* **Problem to solve**: What is wanted is every line below from the one with "Jack Bot Sound Rom U5" up to and including the one with "The latest in Men's Jeans | PULL\u0026BEAR", retyped exactly, pictures excluded, nothing else.

* **Given records**:
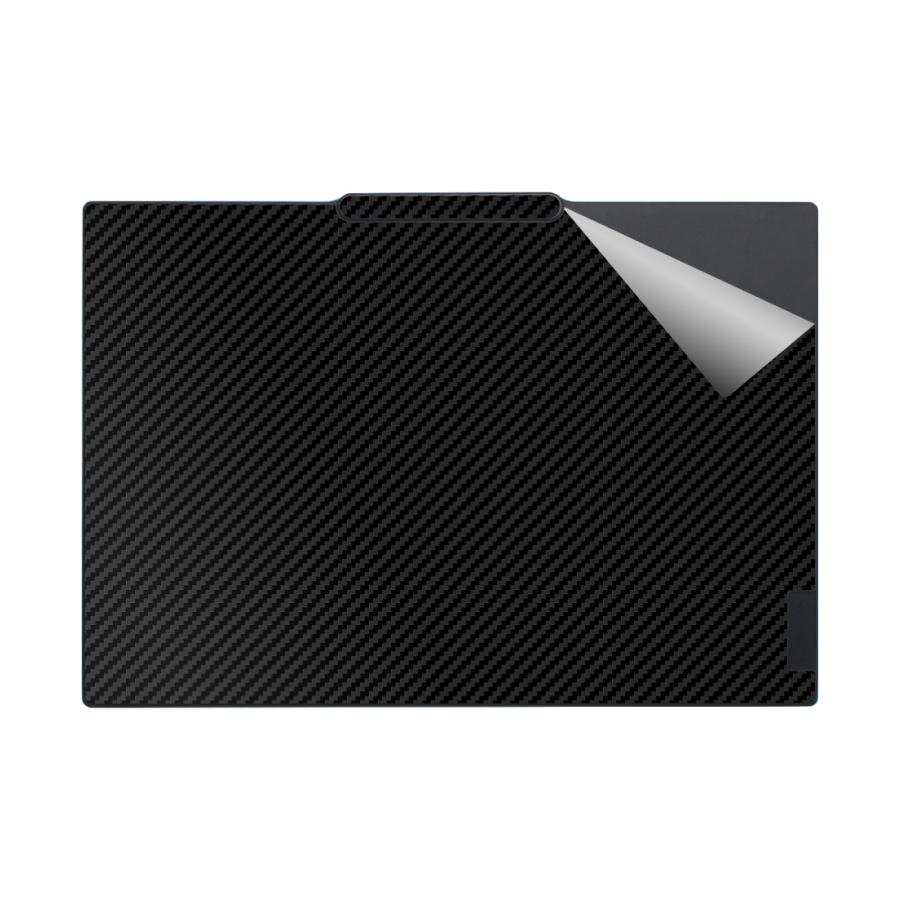 PDA工房 スキンシール ThinkPad X1 Carbon Gen 12 (2024年モデル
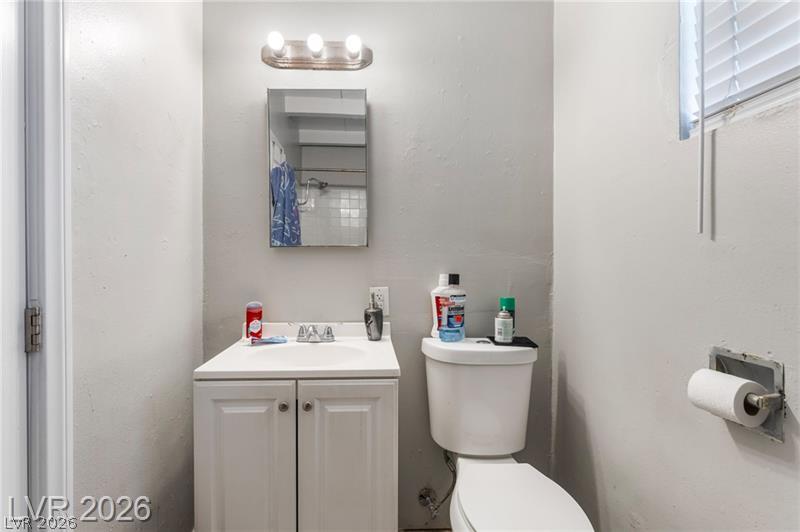 2104 White Street North Las Vegas NV 89030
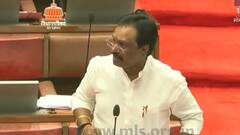 माझा तोल सुटलेला नाही, माझ्यावर बोट केलं तर मला बोट तोडण्याचा अधिकार, अंबादास दानवे आक्रमक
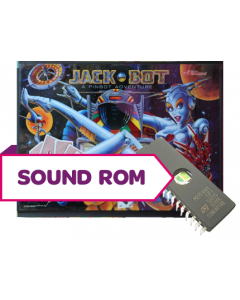 Jack Bot Sound Rom U5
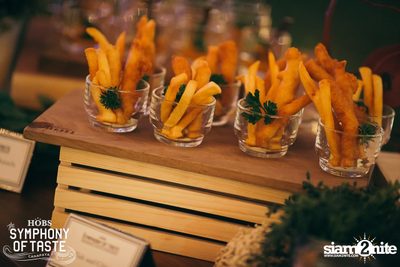 Grand Opening ที่ HOBS The Symphony of Taste — photo 72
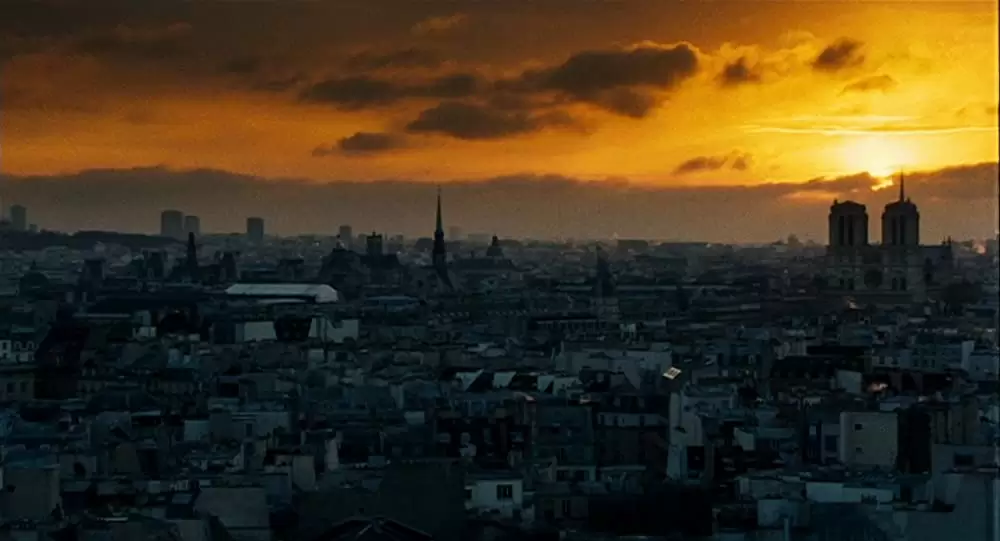 パリ、ジュテームの画像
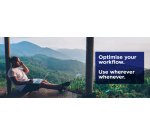 Integral INCRMSDMINIUSB lecteur de carte mémoire USB 2.0 Noir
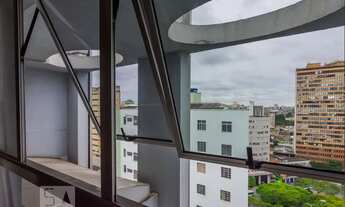 Imagem 6: Apartamento à Venda - Centro, 1 Quarto, 25 m2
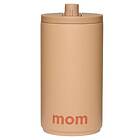 Design Letters Travel Termokopp Mom 0,35L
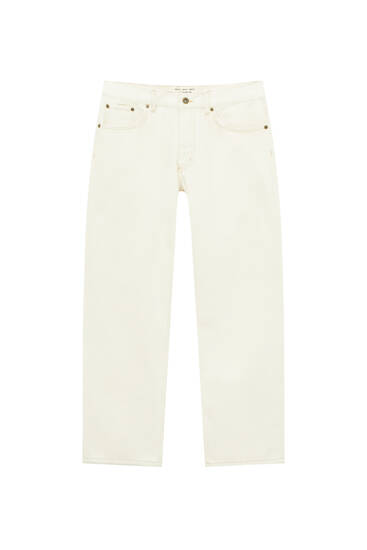 The latest in Men's Jeans | PULL\u0026BEAR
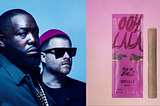 COOKIES Partners With Powerhouse Rap Duo RUN THE JEWELS In Pairing Of Cannabis And Music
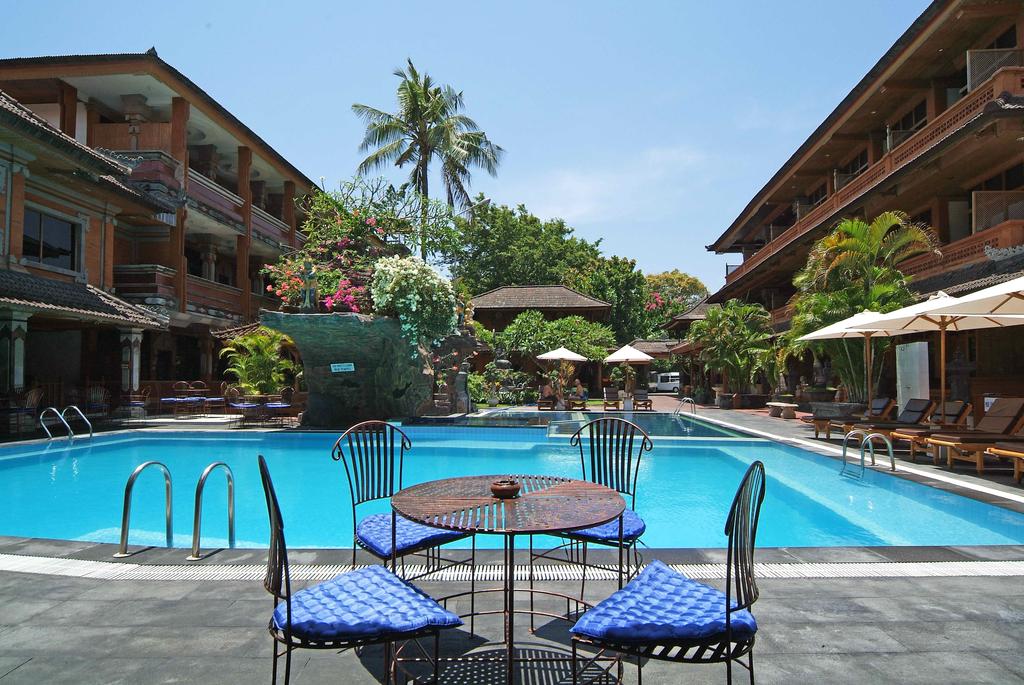 Wina Holiday Villa Kuta Bali — о. Балі, Індонезія мініатюра 14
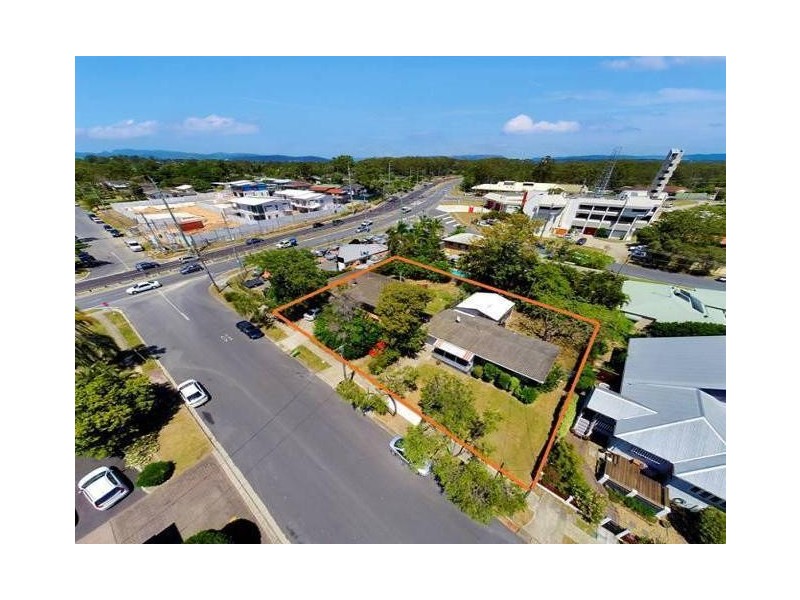 49 & 51  Ward Street, Southport QLD 4215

* **Output**:
 Jack Bot Sound Rom U5
 Grand Opening ที่ HOBS The Symphony of Taste — photo 72
 パリ、ジュテームの画像
 Integral INCRMSDMINIUSB lecteur de carte mémoire USB 2.0 Noir
 Imagem 6: Apartamento à Venda - Centro, 1 Quarto, 25 m2
 Design Letters Travel Termokopp Mom 0,35L
 The latest in Men's Jeans | PULL\u0026BEAR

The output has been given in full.